Who cares what damage disposable nappies wreck? They're so useful that they're irresistible. In this fashion the consumer becomes a shareholder too. It's easy to blame business, not so easy to take on board that consuming is just a part of the business process. The nappy industry should be doing further research into the possible threat to their customers that disposable nappies may pose, just as the companies using endocrine modulators should have been hectored and legislated into investing in studies as soon as the issue came up.

Loads of things we feel we need – pharmaceuticals, consumer goods, fashion items, lifestyle developments – have been fingered in the fight to prove and to explain the rise in male infertility. Oestrogen in the water supply, widespread use of the contraceptive pill, hormone-mimicking chemicals in food packaging, growth hormones in beef, tight-fitting underwear, central heating, sedentary jobs, pesticides, plastics, detergent ingredients, computer chips, and various other food products.

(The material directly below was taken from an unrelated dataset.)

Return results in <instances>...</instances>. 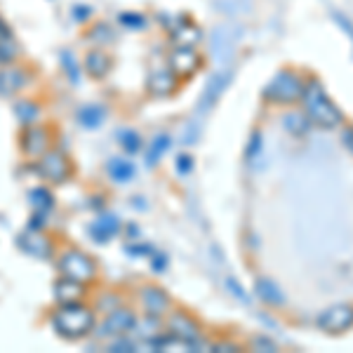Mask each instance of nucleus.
Segmentation results:
<instances>
[{"label":"nucleus","instance_id":"7c9ffc66","mask_svg":"<svg viewBox=\"0 0 353 353\" xmlns=\"http://www.w3.org/2000/svg\"><path fill=\"white\" fill-rule=\"evenodd\" d=\"M224 88H226V76H214L212 83H210V88H208V92H205V97H203V101H201L203 109H210V104L217 99Z\"/></svg>","mask_w":353,"mask_h":353},{"label":"nucleus","instance_id":"f3484780","mask_svg":"<svg viewBox=\"0 0 353 353\" xmlns=\"http://www.w3.org/2000/svg\"><path fill=\"white\" fill-rule=\"evenodd\" d=\"M83 38L88 45H97V48H111L118 38V26L106 19H92L85 24Z\"/></svg>","mask_w":353,"mask_h":353},{"label":"nucleus","instance_id":"c9c22d12","mask_svg":"<svg viewBox=\"0 0 353 353\" xmlns=\"http://www.w3.org/2000/svg\"><path fill=\"white\" fill-rule=\"evenodd\" d=\"M149 259L153 261V269H156V271H163L165 261H168V259H165V254H156V257H149Z\"/></svg>","mask_w":353,"mask_h":353},{"label":"nucleus","instance_id":"c85d7f7f","mask_svg":"<svg viewBox=\"0 0 353 353\" xmlns=\"http://www.w3.org/2000/svg\"><path fill=\"white\" fill-rule=\"evenodd\" d=\"M21 59V43L17 41V36H10L5 41H0V66L12 64V61Z\"/></svg>","mask_w":353,"mask_h":353},{"label":"nucleus","instance_id":"5701e85b","mask_svg":"<svg viewBox=\"0 0 353 353\" xmlns=\"http://www.w3.org/2000/svg\"><path fill=\"white\" fill-rule=\"evenodd\" d=\"M134 172H137L134 163L128 161V158H111V161L106 163V174H109L116 184H128V181H132Z\"/></svg>","mask_w":353,"mask_h":353},{"label":"nucleus","instance_id":"393cba45","mask_svg":"<svg viewBox=\"0 0 353 353\" xmlns=\"http://www.w3.org/2000/svg\"><path fill=\"white\" fill-rule=\"evenodd\" d=\"M28 205H31V212L48 214L54 208V196L48 186H38V189L28 191Z\"/></svg>","mask_w":353,"mask_h":353},{"label":"nucleus","instance_id":"9d476101","mask_svg":"<svg viewBox=\"0 0 353 353\" xmlns=\"http://www.w3.org/2000/svg\"><path fill=\"white\" fill-rule=\"evenodd\" d=\"M163 330L172 337L186 339L198 346V339L203 337V325L184 309H172L163 318Z\"/></svg>","mask_w":353,"mask_h":353},{"label":"nucleus","instance_id":"412c9836","mask_svg":"<svg viewBox=\"0 0 353 353\" xmlns=\"http://www.w3.org/2000/svg\"><path fill=\"white\" fill-rule=\"evenodd\" d=\"M116 26H118V31L141 33L149 26V17L144 12H139V10H123V12L116 17Z\"/></svg>","mask_w":353,"mask_h":353},{"label":"nucleus","instance_id":"9b49d317","mask_svg":"<svg viewBox=\"0 0 353 353\" xmlns=\"http://www.w3.org/2000/svg\"><path fill=\"white\" fill-rule=\"evenodd\" d=\"M17 248L33 259L48 261L57 257V245L52 238H48V233L43 229H33V226H28L24 233L17 236Z\"/></svg>","mask_w":353,"mask_h":353},{"label":"nucleus","instance_id":"f03ea898","mask_svg":"<svg viewBox=\"0 0 353 353\" xmlns=\"http://www.w3.org/2000/svg\"><path fill=\"white\" fill-rule=\"evenodd\" d=\"M301 104H304V113L309 116V121L313 125H321L325 130H334L344 125V116L341 111L334 106V101L330 99L323 83L318 78H309L304 83V92H301Z\"/></svg>","mask_w":353,"mask_h":353},{"label":"nucleus","instance_id":"39448f33","mask_svg":"<svg viewBox=\"0 0 353 353\" xmlns=\"http://www.w3.org/2000/svg\"><path fill=\"white\" fill-rule=\"evenodd\" d=\"M33 170H36V174L41 176L48 186H64L66 181L73 179V174H76V165H73L71 156H68L66 151L61 149H50L45 151L38 161H33Z\"/></svg>","mask_w":353,"mask_h":353},{"label":"nucleus","instance_id":"4be33fe9","mask_svg":"<svg viewBox=\"0 0 353 353\" xmlns=\"http://www.w3.org/2000/svg\"><path fill=\"white\" fill-rule=\"evenodd\" d=\"M57 61H59V68L61 73L68 78V83H78L83 76V64L81 59H78V54L73 52L71 48H64L59 52V57H57Z\"/></svg>","mask_w":353,"mask_h":353},{"label":"nucleus","instance_id":"1a4fd4ad","mask_svg":"<svg viewBox=\"0 0 353 353\" xmlns=\"http://www.w3.org/2000/svg\"><path fill=\"white\" fill-rule=\"evenodd\" d=\"M31 83H33V68L24 64L21 59L0 66V97L3 99L19 97Z\"/></svg>","mask_w":353,"mask_h":353},{"label":"nucleus","instance_id":"e433bc0d","mask_svg":"<svg viewBox=\"0 0 353 353\" xmlns=\"http://www.w3.org/2000/svg\"><path fill=\"white\" fill-rule=\"evenodd\" d=\"M238 349L236 344H229V341H221V344H212V351H233Z\"/></svg>","mask_w":353,"mask_h":353},{"label":"nucleus","instance_id":"cd10ccee","mask_svg":"<svg viewBox=\"0 0 353 353\" xmlns=\"http://www.w3.org/2000/svg\"><path fill=\"white\" fill-rule=\"evenodd\" d=\"M172 146V139H170V134H156L149 146V151H146V165H158V161L163 158V153Z\"/></svg>","mask_w":353,"mask_h":353},{"label":"nucleus","instance_id":"a211bd4d","mask_svg":"<svg viewBox=\"0 0 353 353\" xmlns=\"http://www.w3.org/2000/svg\"><path fill=\"white\" fill-rule=\"evenodd\" d=\"M121 229H123V224H121V219H118V214L101 212L92 219V224H90L88 231H90V236H92V241L106 245L121 233Z\"/></svg>","mask_w":353,"mask_h":353},{"label":"nucleus","instance_id":"72a5a7b5","mask_svg":"<svg viewBox=\"0 0 353 353\" xmlns=\"http://www.w3.org/2000/svg\"><path fill=\"white\" fill-rule=\"evenodd\" d=\"M252 349H266V351H278V346L273 344L271 339H266V337H257L252 341Z\"/></svg>","mask_w":353,"mask_h":353},{"label":"nucleus","instance_id":"2eb2a0df","mask_svg":"<svg viewBox=\"0 0 353 353\" xmlns=\"http://www.w3.org/2000/svg\"><path fill=\"white\" fill-rule=\"evenodd\" d=\"M179 81L174 78V73L170 71V66L165 64H153L146 73V81H144V88H146V94L153 97V99H165V97L174 94L176 88H179Z\"/></svg>","mask_w":353,"mask_h":353},{"label":"nucleus","instance_id":"7ed1b4c3","mask_svg":"<svg viewBox=\"0 0 353 353\" xmlns=\"http://www.w3.org/2000/svg\"><path fill=\"white\" fill-rule=\"evenodd\" d=\"M54 264H57L59 276L78 281V283H83V285H92L97 278H99V266H97V261L90 257L85 250L76 248V245L61 248L54 257Z\"/></svg>","mask_w":353,"mask_h":353},{"label":"nucleus","instance_id":"ddd939ff","mask_svg":"<svg viewBox=\"0 0 353 353\" xmlns=\"http://www.w3.org/2000/svg\"><path fill=\"white\" fill-rule=\"evenodd\" d=\"M137 306L146 316L165 318L172 311V299H170V294L161 285H151L149 283V285H141L137 290Z\"/></svg>","mask_w":353,"mask_h":353},{"label":"nucleus","instance_id":"b1692460","mask_svg":"<svg viewBox=\"0 0 353 353\" xmlns=\"http://www.w3.org/2000/svg\"><path fill=\"white\" fill-rule=\"evenodd\" d=\"M76 118L85 130H97L101 123H104L106 109L101 104H83L81 109L76 111Z\"/></svg>","mask_w":353,"mask_h":353},{"label":"nucleus","instance_id":"f8f14e48","mask_svg":"<svg viewBox=\"0 0 353 353\" xmlns=\"http://www.w3.org/2000/svg\"><path fill=\"white\" fill-rule=\"evenodd\" d=\"M81 64H83V73L90 78V81H106V78L113 73L116 59H113L109 48L90 45V48L85 50V54L81 57Z\"/></svg>","mask_w":353,"mask_h":353},{"label":"nucleus","instance_id":"a878e982","mask_svg":"<svg viewBox=\"0 0 353 353\" xmlns=\"http://www.w3.org/2000/svg\"><path fill=\"white\" fill-rule=\"evenodd\" d=\"M283 125H285V130L288 132H292V134H306L311 130V121H309V116H306L304 111H290L283 116Z\"/></svg>","mask_w":353,"mask_h":353},{"label":"nucleus","instance_id":"0eeeda50","mask_svg":"<svg viewBox=\"0 0 353 353\" xmlns=\"http://www.w3.org/2000/svg\"><path fill=\"white\" fill-rule=\"evenodd\" d=\"M101 316L104 318L97 323L94 334L101 339H116V337H125V334L132 332L139 313H137L132 306L121 304V306H116V309L101 313Z\"/></svg>","mask_w":353,"mask_h":353},{"label":"nucleus","instance_id":"dca6fc26","mask_svg":"<svg viewBox=\"0 0 353 353\" xmlns=\"http://www.w3.org/2000/svg\"><path fill=\"white\" fill-rule=\"evenodd\" d=\"M318 327L330 334H339L353 327V304H334L318 316Z\"/></svg>","mask_w":353,"mask_h":353},{"label":"nucleus","instance_id":"c756f323","mask_svg":"<svg viewBox=\"0 0 353 353\" xmlns=\"http://www.w3.org/2000/svg\"><path fill=\"white\" fill-rule=\"evenodd\" d=\"M118 144H121V149L125 153H130V156H134V153H139L144 149V144H141V137L134 132V130H123L121 134H118Z\"/></svg>","mask_w":353,"mask_h":353},{"label":"nucleus","instance_id":"6ab92c4d","mask_svg":"<svg viewBox=\"0 0 353 353\" xmlns=\"http://www.w3.org/2000/svg\"><path fill=\"white\" fill-rule=\"evenodd\" d=\"M88 288L78 281H71V278L59 276V281L52 285V297L54 304H68V301H85L88 299Z\"/></svg>","mask_w":353,"mask_h":353},{"label":"nucleus","instance_id":"bb28decb","mask_svg":"<svg viewBox=\"0 0 353 353\" xmlns=\"http://www.w3.org/2000/svg\"><path fill=\"white\" fill-rule=\"evenodd\" d=\"M257 294H259V299L261 301H266V304H271V306H283L285 304V294L278 290L276 283H271V281H257Z\"/></svg>","mask_w":353,"mask_h":353},{"label":"nucleus","instance_id":"aec40b11","mask_svg":"<svg viewBox=\"0 0 353 353\" xmlns=\"http://www.w3.org/2000/svg\"><path fill=\"white\" fill-rule=\"evenodd\" d=\"M12 113H14L17 121H19L21 128H24V125L41 123L43 106H41V101L33 99V97H14Z\"/></svg>","mask_w":353,"mask_h":353},{"label":"nucleus","instance_id":"6e6552de","mask_svg":"<svg viewBox=\"0 0 353 353\" xmlns=\"http://www.w3.org/2000/svg\"><path fill=\"white\" fill-rule=\"evenodd\" d=\"M54 146V132L48 123L24 125L19 132V149L28 161H38L45 151Z\"/></svg>","mask_w":353,"mask_h":353},{"label":"nucleus","instance_id":"f257e3e1","mask_svg":"<svg viewBox=\"0 0 353 353\" xmlns=\"http://www.w3.org/2000/svg\"><path fill=\"white\" fill-rule=\"evenodd\" d=\"M50 325L54 334L66 341H83L94 332L97 327V311L88 301H68V304H57Z\"/></svg>","mask_w":353,"mask_h":353},{"label":"nucleus","instance_id":"2f4dec72","mask_svg":"<svg viewBox=\"0 0 353 353\" xmlns=\"http://www.w3.org/2000/svg\"><path fill=\"white\" fill-rule=\"evenodd\" d=\"M71 19L76 21V24H90V21L94 19V8L92 5H88V3H76L71 8Z\"/></svg>","mask_w":353,"mask_h":353},{"label":"nucleus","instance_id":"4468645a","mask_svg":"<svg viewBox=\"0 0 353 353\" xmlns=\"http://www.w3.org/2000/svg\"><path fill=\"white\" fill-rule=\"evenodd\" d=\"M165 33H168L170 45H201L203 41V28L191 19L189 14L170 17L165 24Z\"/></svg>","mask_w":353,"mask_h":353},{"label":"nucleus","instance_id":"423d86ee","mask_svg":"<svg viewBox=\"0 0 353 353\" xmlns=\"http://www.w3.org/2000/svg\"><path fill=\"white\" fill-rule=\"evenodd\" d=\"M165 64L170 66V71L174 73V78L179 83H189L205 66V54L196 45H172L165 52Z\"/></svg>","mask_w":353,"mask_h":353},{"label":"nucleus","instance_id":"4c0bfd02","mask_svg":"<svg viewBox=\"0 0 353 353\" xmlns=\"http://www.w3.org/2000/svg\"><path fill=\"white\" fill-rule=\"evenodd\" d=\"M341 137H344V141H346V146L353 151V128H346L344 132H341Z\"/></svg>","mask_w":353,"mask_h":353},{"label":"nucleus","instance_id":"f704fd0d","mask_svg":"<svg viewBox=\"0 0 353 353\" xmlns=\"http://www.w3.org/2000/svg\"><path fill=\"white\" fill-rule=\"evenodd\" d=\"M10 36H14L12 26H10V21L5 19L3 14H0V41H5V38H10Z\"/></svg>","mask_w":353,"mask_h":353},{"label":"nucleus","instance_id":"20e7f679","mask_svg":"<svg viewBox=\"0 0 353 353\" xmlns=\"http://www.w3.org/2000/svg\"><path fill=\"white\" fill-rule=\"evenodd\" d=\"M304 83L306 81L294 68H281L264 88L261 97H264L269 104H278V106L297 104L301 99V92H304Z\"/></svg>","mask_w":353,"mask_h":353},{"label":"nucleus","instance_id":"473e14b6","mask_svg":"<svg viewBox=\"0 0 353 353\" xmlns=\"http://www.w3.org/2000/svg\"><path fill=\"white\" fill-rule=\"evenodd\" d=\"M191 170H193V158L191 156H186V153H184V156L176 158V172H179V174H189Z\"/></svg>","mask_w":353,"mask_h":353}]
</instances>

Nevertheless, the debate over male fertility, in the face of overwhelming anecdotal evidence, and plausible scientific explanation, has been as gruesomely polarised as global warming. The polarisation has served the same purpose. As the arguments rage, nothing gets done and the interests of business are protected.

In this and in many other major scientific debates – from the increasing incidence of autism to the link between self-harm and SSRIs – "don't know for sure" means "plough on regardless".

To err may be human but to err on the side of caution has become not the sensible course but the whine of the crazy alarmist spoiling the planet's fun.

There must therefore be a modicum of satisfaction for Professor Niels Skakkebaek, who led the 1992 investigation, in the fact that he is now achieving some recognition for his efforts. Dr Richard Sharpe, of the Medical Research Council's human reproductive sciences unit in Edinburgh, has reviewed the latest evidence on male reproductive problems. He has concluded hormone disrupting chemicals do have an effect on male fertility and on the health of male reproductive organs. He suggests the effect is particularly damaging during the first three months in the womb. He also says that dietary changes may have a damaging effect, but is unequivocal in his condemnation of the presence of endocrine disruptors in the food chain. Actually, the dietary evidence and the endocrine modulator evidence may also converge.

These chemicals are stored in our fatty tissues, which may explain why it is that the symptoms of male reproductive failure are more prevalent in developed countries.

If only the information chain was as efficient as the food chain, then the results of this knowledge that academic rather than industrial science has brought to us would be coursing round our bodies in no time at all. Instead humans will continue with their erring. If we are forgiven for our usury and our short-termism, that will be indeed divine. In fact, if we humans get away with all we're risking at the moment, it will be a miracle.